Excerpts from a spatial dataset:

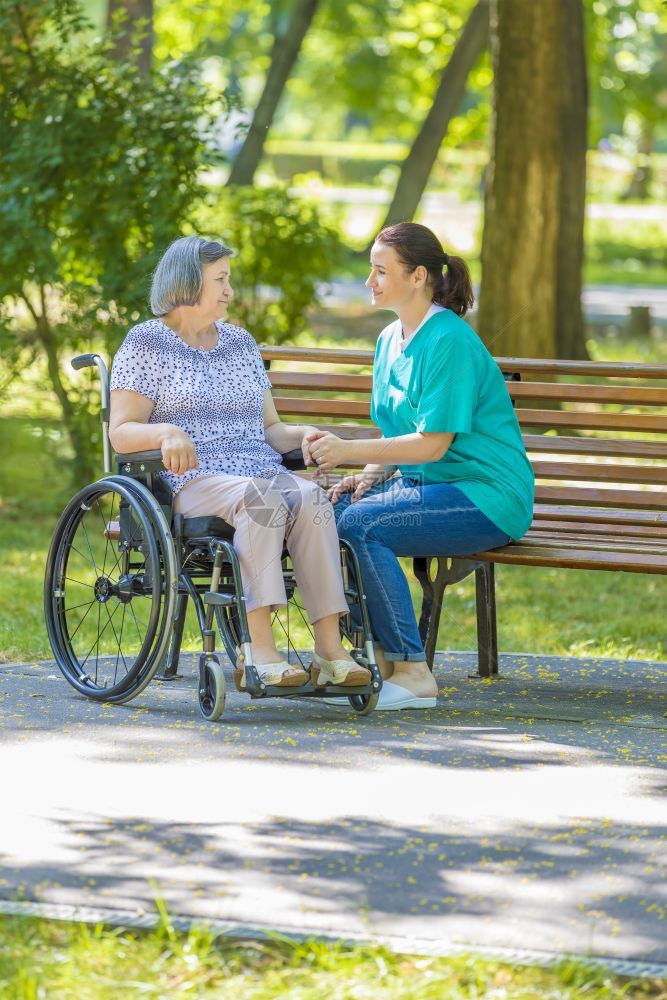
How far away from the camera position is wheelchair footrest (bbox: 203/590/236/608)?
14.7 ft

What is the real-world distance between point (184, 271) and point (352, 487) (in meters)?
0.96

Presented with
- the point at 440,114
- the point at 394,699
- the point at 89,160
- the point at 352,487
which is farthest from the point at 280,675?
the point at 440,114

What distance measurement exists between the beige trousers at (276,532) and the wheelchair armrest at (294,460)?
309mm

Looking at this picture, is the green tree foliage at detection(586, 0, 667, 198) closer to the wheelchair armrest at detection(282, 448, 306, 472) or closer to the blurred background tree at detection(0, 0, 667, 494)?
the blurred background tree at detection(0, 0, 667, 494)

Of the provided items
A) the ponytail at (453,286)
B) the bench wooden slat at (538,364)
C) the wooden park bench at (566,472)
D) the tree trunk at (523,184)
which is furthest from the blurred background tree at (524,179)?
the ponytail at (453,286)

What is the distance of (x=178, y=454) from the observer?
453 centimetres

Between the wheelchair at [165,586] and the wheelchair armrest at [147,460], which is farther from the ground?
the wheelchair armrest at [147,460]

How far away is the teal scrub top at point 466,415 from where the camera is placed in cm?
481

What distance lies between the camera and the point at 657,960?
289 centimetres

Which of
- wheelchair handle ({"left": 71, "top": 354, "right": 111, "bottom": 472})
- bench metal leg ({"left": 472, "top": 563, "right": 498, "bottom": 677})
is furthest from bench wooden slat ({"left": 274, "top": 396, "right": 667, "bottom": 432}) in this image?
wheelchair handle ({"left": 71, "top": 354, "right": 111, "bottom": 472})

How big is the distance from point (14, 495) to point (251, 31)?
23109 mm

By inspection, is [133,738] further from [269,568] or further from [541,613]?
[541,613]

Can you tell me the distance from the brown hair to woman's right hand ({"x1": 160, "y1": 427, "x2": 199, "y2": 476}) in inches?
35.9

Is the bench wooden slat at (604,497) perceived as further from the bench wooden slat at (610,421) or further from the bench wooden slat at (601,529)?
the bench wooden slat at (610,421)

= Written request =
Copy every line of the data above verbatim, but omit the pictures.

= Task answer =
How far away from the camera position is wheelchair footrest (bbox: 203/590/236/608)?
14.7 ft

What is the real-world distance between point (184, 271) and point (352, 487) (in meters)?
0.96

Presented with
- the point at 440,114
- the point at 394,699
- the point at 89,160
- the point at 352,487
which is farthest from the point at 280,675?
the point at 440,114

What distance measurement exists between the beige trousers at (276,532) and the wheelchair armrest at (294,460)?
309mm

Looking at this picture, is the green tree foliage at detection(586, 0, 667, 198) closer to the wheelchair armrest at detection(282, 448, 306, 472) or closer to the blurred background tree at detection(0, 0, 667, 494)?
the blurred background tree at detection(0, 0, 667, 494)

Of the provided items
A) the ponytail at (453,286)
B) the bench wooden slat at (538,364)
C) the wooden park bench at (566,472)
D) the tree trunk at (523,184)
which is furthest from the blurred background tree at (524,179)?
the ponytail at (453,286)

What is the distance of (x=178, y=454) from the observer?
453 centimetres

Between the wheelchair at [165,586] and the wheelchair armrest at [147,460], which is farther from the ground?
the wheelchair armrest at [147,460]

How far away is the teal scrub top at point 466,415 from where the camera is placed in cm?
481

What distance lies between the camera and the point at 657,960?
289 centimetres

Which of
- wheelchair handle ({"left": 71, "top": 354, "right": 111, "bottom": 472})
- bench metal leg ({"left": 472, "top": 563, "right": 498, "bottom": 677})
is furthest from bench wooden slat ({"left": 274, "top": 396, "right": 667, "bottom": 432}) in this image?
wheelchair handle ({"left": 71, "top": 354, "right": 111, "bottom": 472})

How big is the distance from point (14, 495) to point (251, 31)?
23109 mm

By inspection, is [133,738] further from [269,568] or further from [541,613]?
[541,613]

Can you tell me the distance from the brown hair to woman's right hand ({"x1": 160, "y1": 427, "x2": 199, "y2": 476}) in inches?
35.9

Is the bench wooden slat at (604,497) perceived as further from the bench wooden slat at (610,421) or further from the bench wooden slat at (601,529)?
the bench wooden slat at (610,421)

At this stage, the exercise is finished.